I consider myself creative and talented. But I do not consider myself confident. Now every once in a while, if I have a friend by my side, I have a burst of confidence. I have the ability to be confident for other people but not for myself.

As a child, I would say I was born with confidence, most people probably are born with confidence. The reason I am so sure is because I have proof of either my weirdness before I contained it or my confidence shining through before I lost it.  

Me and my weird self proudly in the front row.

Me and my weird self proudly in the front row.

I remember as a child I would purposefully pose for photos. I would even pose candid photos. My mother prides herself on catching “candid” shots, but there are quite a few times I remember posing when she was trying to snap a photo:

I knew my good side and wanted it photographed.

I knew my good side and wanted it photographed.

In first grade, I remember being confident and full of creativity. Creative writing was my favorite thing to do in class. I could not transcribe my thoughts fast enough.
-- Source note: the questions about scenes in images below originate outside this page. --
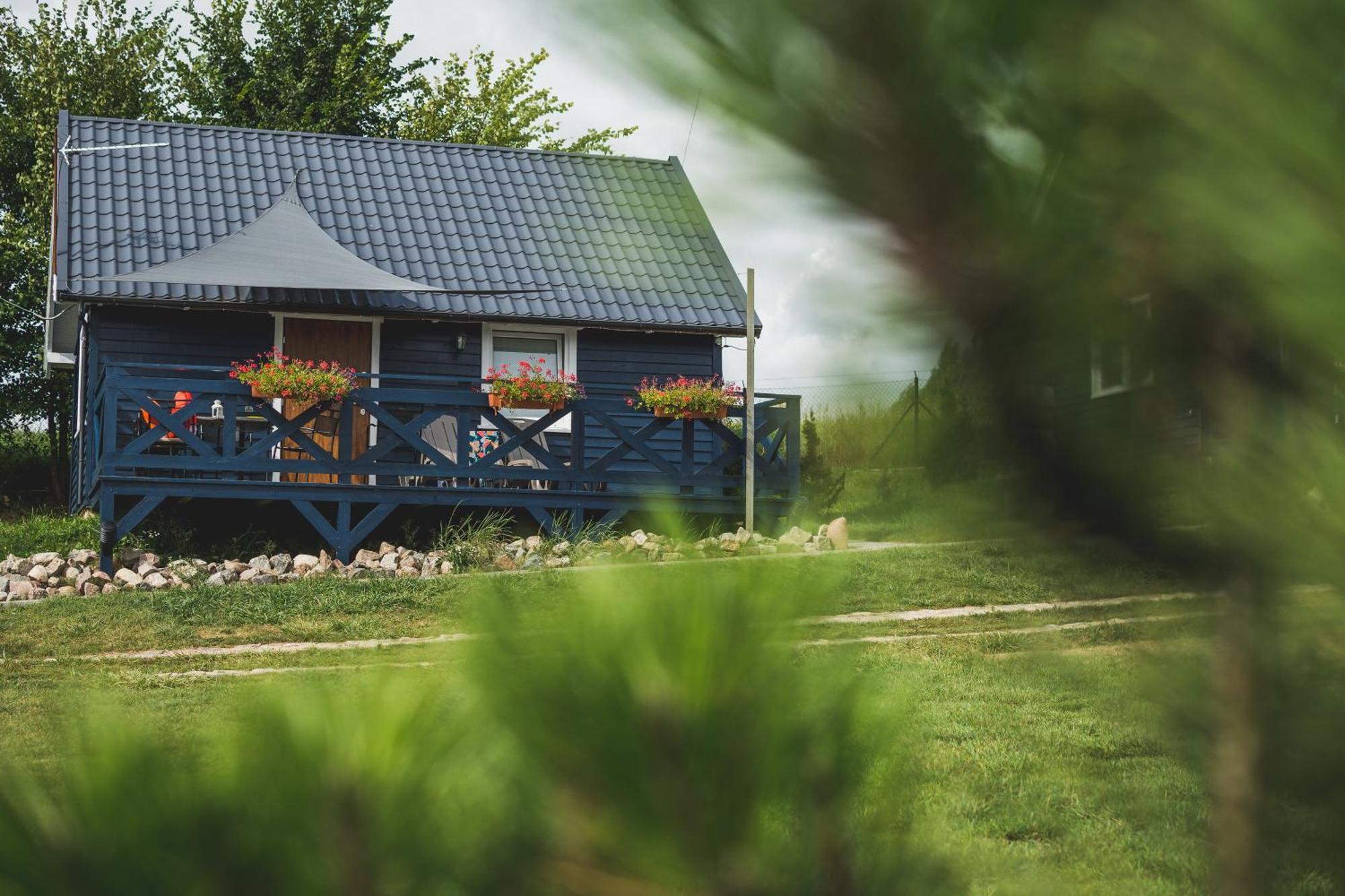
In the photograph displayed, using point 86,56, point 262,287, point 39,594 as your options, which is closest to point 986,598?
point 39,594

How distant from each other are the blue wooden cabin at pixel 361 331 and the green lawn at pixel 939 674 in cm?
252

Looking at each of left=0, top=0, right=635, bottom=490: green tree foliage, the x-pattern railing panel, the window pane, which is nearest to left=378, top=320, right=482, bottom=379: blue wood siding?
the window pane

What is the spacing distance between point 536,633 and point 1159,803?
833 mm

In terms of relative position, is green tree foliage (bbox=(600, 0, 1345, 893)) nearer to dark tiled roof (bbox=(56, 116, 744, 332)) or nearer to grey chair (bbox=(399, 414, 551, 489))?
grey chair (bbox=(399, 414, 551, 489))

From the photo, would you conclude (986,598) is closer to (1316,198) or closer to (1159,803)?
(1159,803)

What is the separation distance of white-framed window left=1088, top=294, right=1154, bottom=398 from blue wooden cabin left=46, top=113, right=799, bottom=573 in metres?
10.4

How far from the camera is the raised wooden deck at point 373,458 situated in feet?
40.2

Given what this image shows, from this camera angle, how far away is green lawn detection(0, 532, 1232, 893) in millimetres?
785

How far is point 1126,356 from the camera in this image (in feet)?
3.02

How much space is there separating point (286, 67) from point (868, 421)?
29678 mm

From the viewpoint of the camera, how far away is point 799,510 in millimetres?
1256

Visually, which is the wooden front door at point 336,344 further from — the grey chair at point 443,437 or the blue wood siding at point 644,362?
the blue wood siding at point 644,362

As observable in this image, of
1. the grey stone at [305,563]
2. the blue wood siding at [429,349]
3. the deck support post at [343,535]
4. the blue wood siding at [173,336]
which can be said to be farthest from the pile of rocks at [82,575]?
the blue wood siding at [429,349]

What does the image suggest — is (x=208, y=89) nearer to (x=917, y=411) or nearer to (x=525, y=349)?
(x=525, y=349)
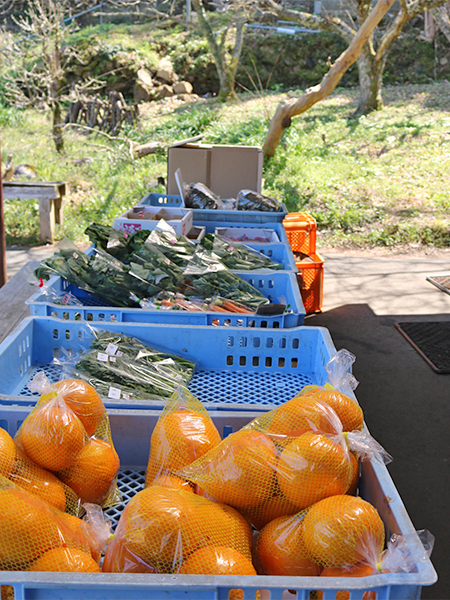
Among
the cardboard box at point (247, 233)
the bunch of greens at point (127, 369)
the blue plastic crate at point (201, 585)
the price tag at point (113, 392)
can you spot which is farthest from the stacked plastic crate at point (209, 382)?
the cardboard box at point (247, 233)

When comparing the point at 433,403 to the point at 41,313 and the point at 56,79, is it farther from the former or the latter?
the point at 56,79

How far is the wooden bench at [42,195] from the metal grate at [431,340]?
5.05 metres

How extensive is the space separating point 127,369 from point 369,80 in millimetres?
12376

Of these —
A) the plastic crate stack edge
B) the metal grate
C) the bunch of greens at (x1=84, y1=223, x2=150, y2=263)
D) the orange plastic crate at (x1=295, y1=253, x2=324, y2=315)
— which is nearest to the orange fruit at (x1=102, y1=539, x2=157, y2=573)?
the bunch of greens at (x1=84, y1=223, x2=150, y2=263)

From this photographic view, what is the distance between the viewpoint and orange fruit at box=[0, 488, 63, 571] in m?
1.10

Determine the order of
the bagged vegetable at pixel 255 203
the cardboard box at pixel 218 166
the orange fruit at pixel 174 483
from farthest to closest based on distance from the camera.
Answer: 1. the cardboard box at pixel 218 166
2. the bagged vegetable at pixel 255 203
3. the orange fruit at pixel 174 483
I would get cramps from writing so quickly. Having that type of creativity flow from a brain was and is inspiring. The only other time in my life I remember having that type of flow is when I would have a surplus of emotion. Writing was my way of releasing that emotion and processing it fully.

In my years of school, I realized that when forced to be creative I produce lackluster work. I found myself crippled with the fear of not being as good as everyone else. My classmates would never see my work, and I never saw my classmates work. The fear of not matching up to them was not backed by anything but my feeling of not being as talented. I stopped myself from being my best by the fear of not being my best. How messed up is that?

Now that I have been out of school a year struggling to find a job. I have learned (at least it feels like it) that I can’t base my confidence on everyone else, it has to come from me. I am still not super confident, but I am confident enough to create. I posted this blog. I have posted some art and plan to post more. Being constantly inspired by the world around me is euphoric. It is incredible what a little confidence can do for a creative. If you are stuck in a rut creatively try to build your confidence. Listen to some bumping jams and go on a search for kindergarten confidence.